Une première en France

L’outil Chronopature, qui permet de collecter les données relatives aux déplacements du troupeau, est actuellement en phase de développement et d’expérimentation. « C’est une solution développée par l’entreprise Adventiel, qui est déjà notre fournisseur de logiciels, explique Rémi Vacelet, responsable collecte chez Milleret. Sous cette forme, c’est une première en France. Le principe est d’automatiser la collecte des données, ce qui facilite les déclarations et améliore la traçabilité du temps passé par les vaches au pâturage, ainsi que la transparence vis-à-vis des consommateurs. Le cahier des charges prévoit au minimum 180 jours de pâturage par an, sachant qu’une journée de pâturage, c’est six heures dehors. Or dans la réalité, l’enregistrement du temps passé au pâturage au jour le jour est assez lourd pour les éleveurs. En fonction des événements météo, on peut avoir des journées incomplètes… ».

Engagements sociétaux

Les cinq élevages engagés dans la charte produisent 2,5 millions de litres de lait destinés à être transformé en ‘’Ortolan grand Pâturage’’. Le produit, malgré toutes ses qualités, peine encore à se faire une place sur un créneau très concurrentiel, celui des ‘’ovales’’, ces fromages onctueux à pâte molle et à croûte fleurie. L’objectif des 100 tonnes par an n’est pas encore atteint, mais la fromagerie Milleret entend bien mettre en avant les engagements sociétaux de ses producteurs pour se différencier. « Nous allons communiquer sur les réseaux sociaux de la fromagerie sur la possibilité de suivre le quotidien des vaches connectées, explique Laurie Curty, chef de produit. Une campagne de publicité de 15 jours ciblée sur Google devrait permettre de faire découvrir l’ortolan grand pâturage, avec des bons de réduction ».

Alexandre Coronel

Pâturage vraiment synonyme de bien-être ?

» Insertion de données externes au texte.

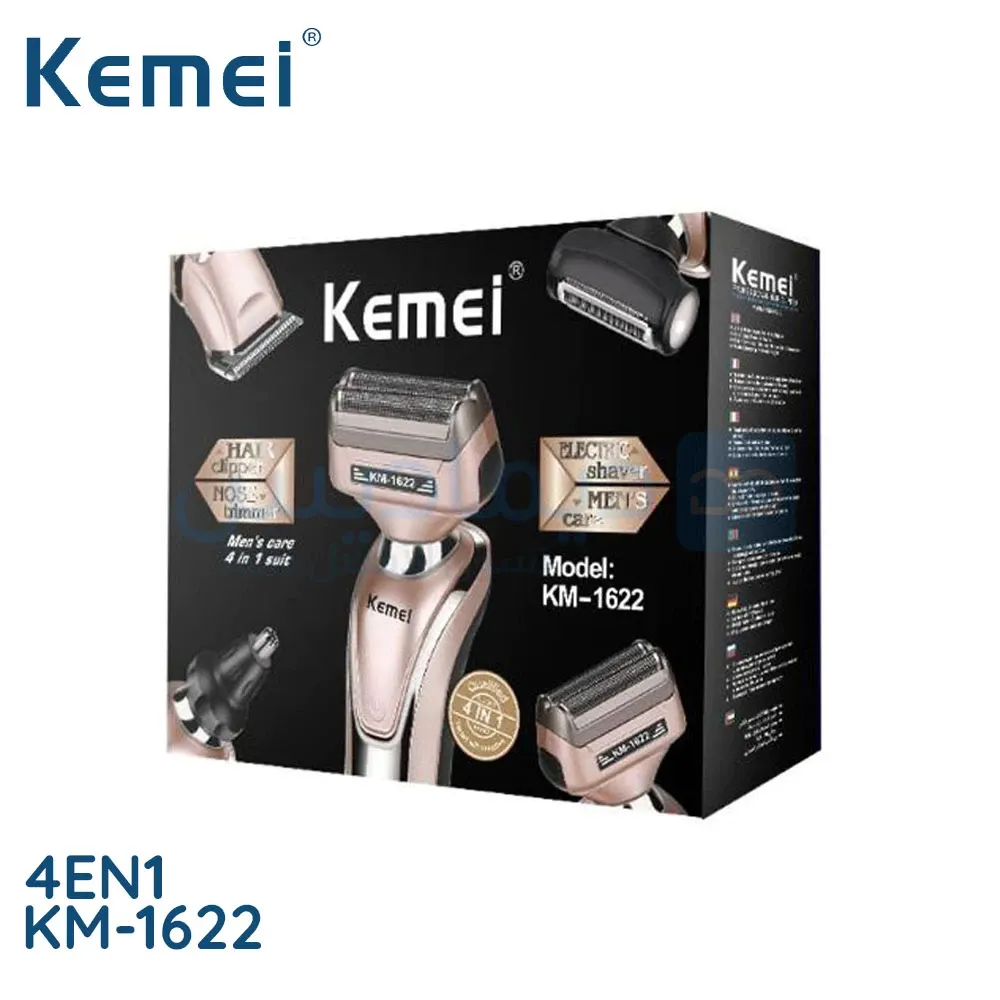 Rasoir Électrique Multifonction Kemei KM-1622 – Kit de Toilettage 4-en-1 Rechargeable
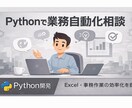 Pythonで業務自動化の相談に乗ります Excel・事務作業の効率化を提案 イメージ1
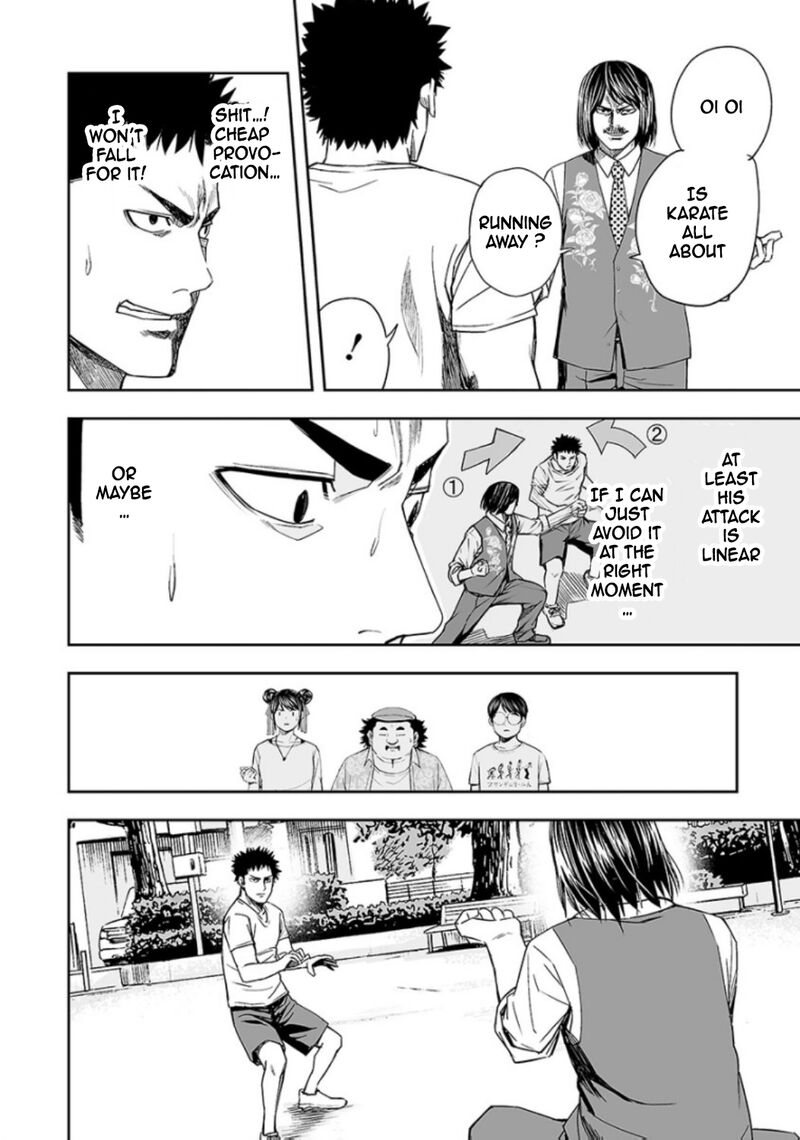 tsuyoshi_21_10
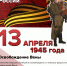 Памятная дата военной истории России - Сетевое издание Ишимская правда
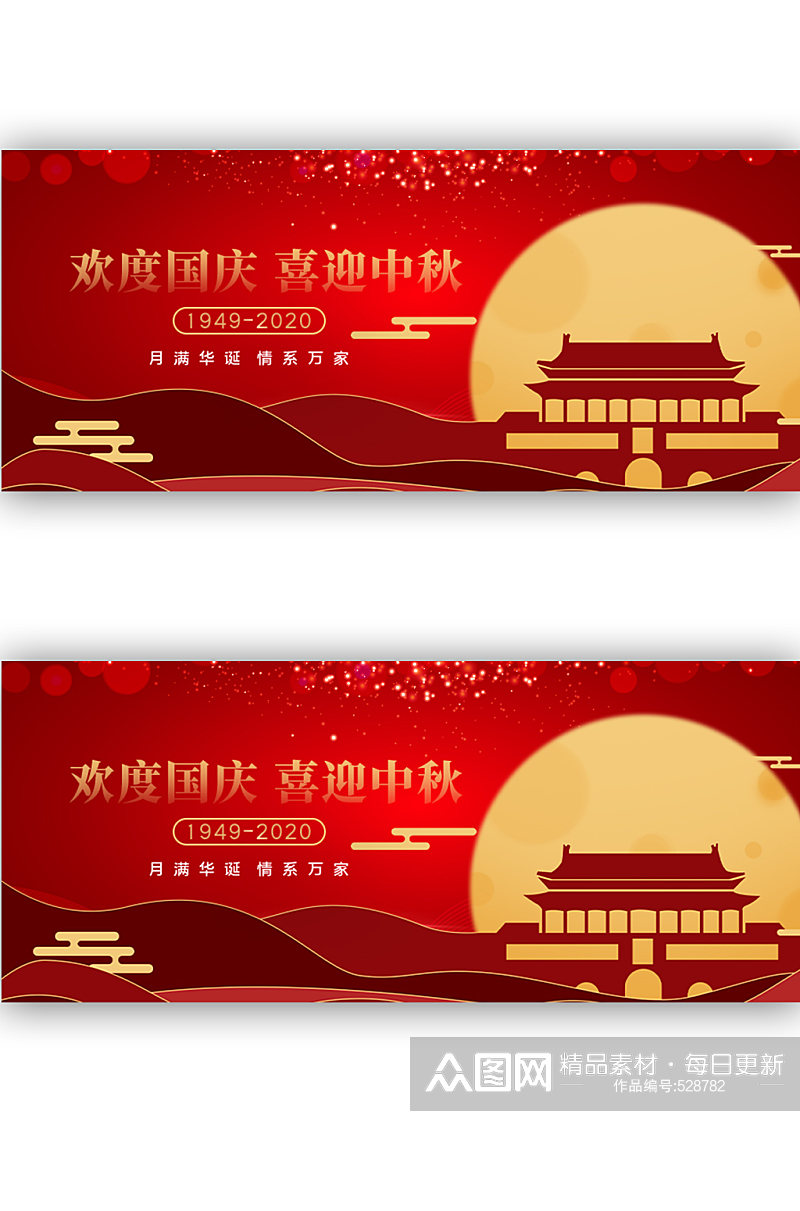 中秋节国庆节双节活动展板素材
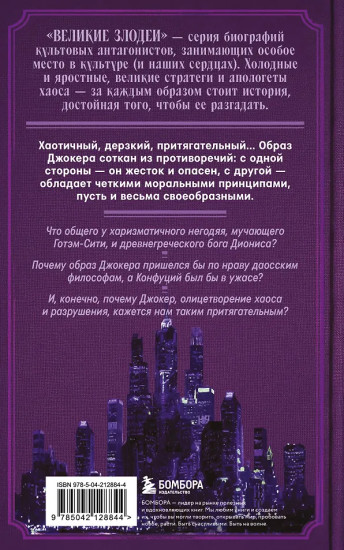 Джокер. Рождение, жизнь и наследие самого харизматичного злодея Готэм-Сити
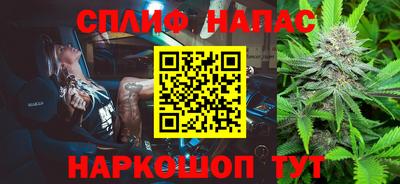 мефедрон Апрелевка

Pour le consommateur moyen, le pâturage est synonyme de bien-être pour les vaches laitières. L’outil d’évaluation Tibena Lait, mis au point par Terrena, permet d’analyser l’influence de cette pratique sur une trentaine de critères (liberté, absence de faim et de soif, absence d’inconfort, propreté des animaux, absence de stress, possibilité d'exprimer les comportements de l'espèce, absence de douleur, de blessures et de maladies, etc.). Si le confort de couchage est amélioré par l’accès au pâturage (pas de collisions avec le matériel, meilleure qualité du lever et propreté des flancs), l’accessibilité à un abri et à l’abreuvement s'est dégradée au pâturage, révèle l’étude. En effet, l’emplacement et la quantité des abreuvoirs ne permettent pas toujours un accès aussi égalitaire qu’en bâtiment. Sur le poste boiteries - santé des pieds - et les blessures (lésions, gonflements, dépilations), les notes étaient meilleures chez les vaches ayant un accès au pâturage au printemps. Elles jouissaient également d’une meilleure santé durant l’hiver, avec par exemple, moins de complications au vêlage. Les vaches ont présenté une plus grande distance de fuite lorsqu'elles étaient logées en pâture que lorsqu'elles étaient au bâtiment. Les comportements sociaux et autres que sociaux ne changent pas ou peu selon qu’elles aient accès ou non au pâturage. Le recours au pâturage n’a pas montré d’influence sur la note d’état corporel des animaux, ni sur la prévalence des diarrhées, ni sur l’état émotionnel. « L'importance du recours au pâturage pour le consommateur et son intégration en tant que critère de choix se justifie, mais les résultats sont nuancés. Ce travail a permis de dégager des axes zootechniques de progrès au sein des élevages, notamment sur la détection précoce des boiteries. D'autres études devront être menées pour approfondir ces résultats », conclut-on.